--- Begin ---

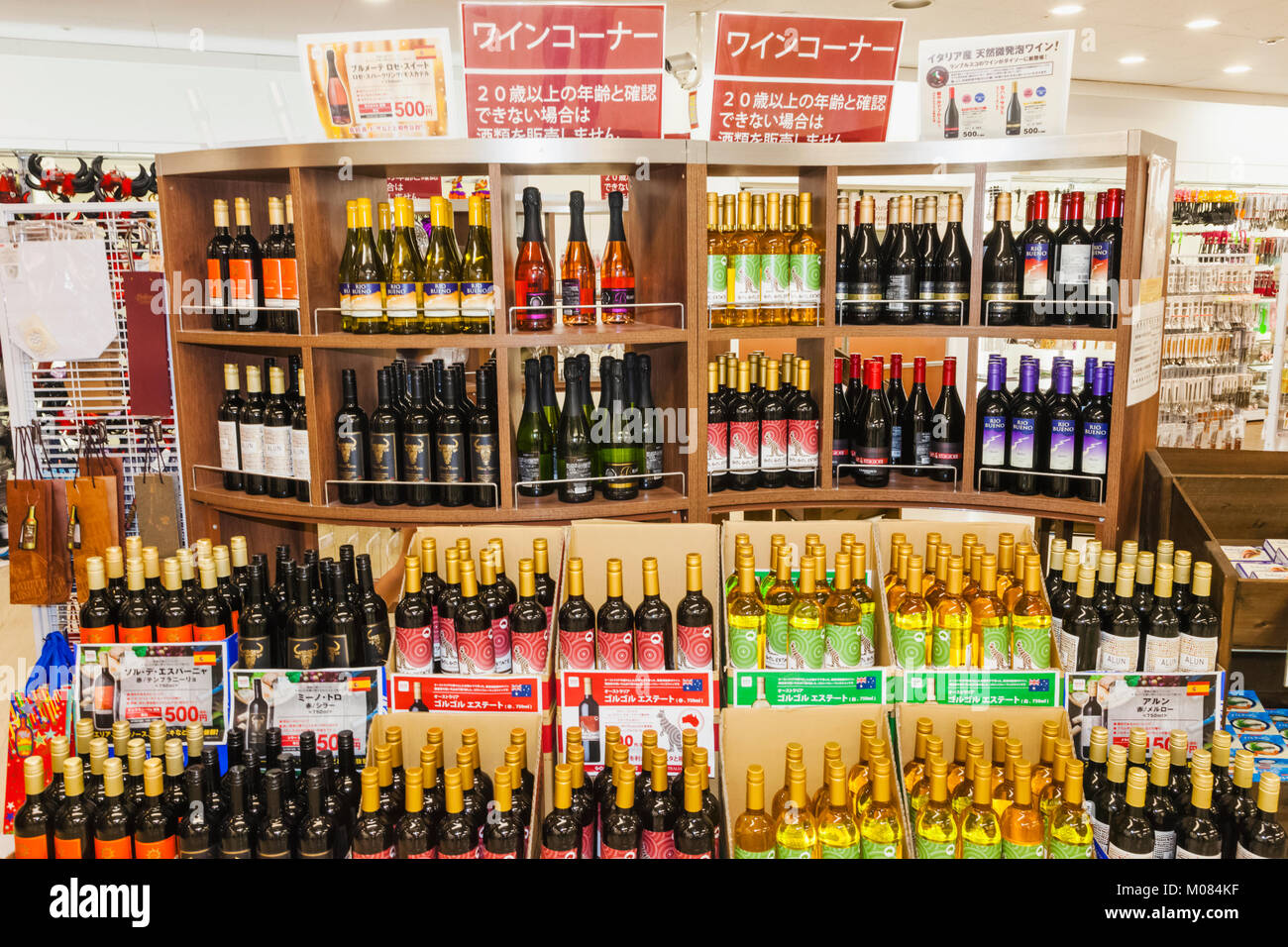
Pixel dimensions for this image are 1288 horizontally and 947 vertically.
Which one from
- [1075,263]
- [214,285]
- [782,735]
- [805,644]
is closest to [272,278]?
[214,285]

--- End ---

*Required task*. Recast every line of the items above as a Markdown table with the columns Row and Line, numbering the rows and skipping blank lines. Leave the pictures out of your answer.

*Exercise response*.
| Row | Line |
|---|---|
| 1 | Pixel dimensions for this image are 1288 horizontally and 947 vertically. |
| 2 | Which one from |
| 3 | - [1075,263] |
| 4 | - [214,285] |
| 5 | - [782,735] |
| 6 | - [805,644] |
| 7 | is closest to [272,278]? |
| 8 | [214,285] |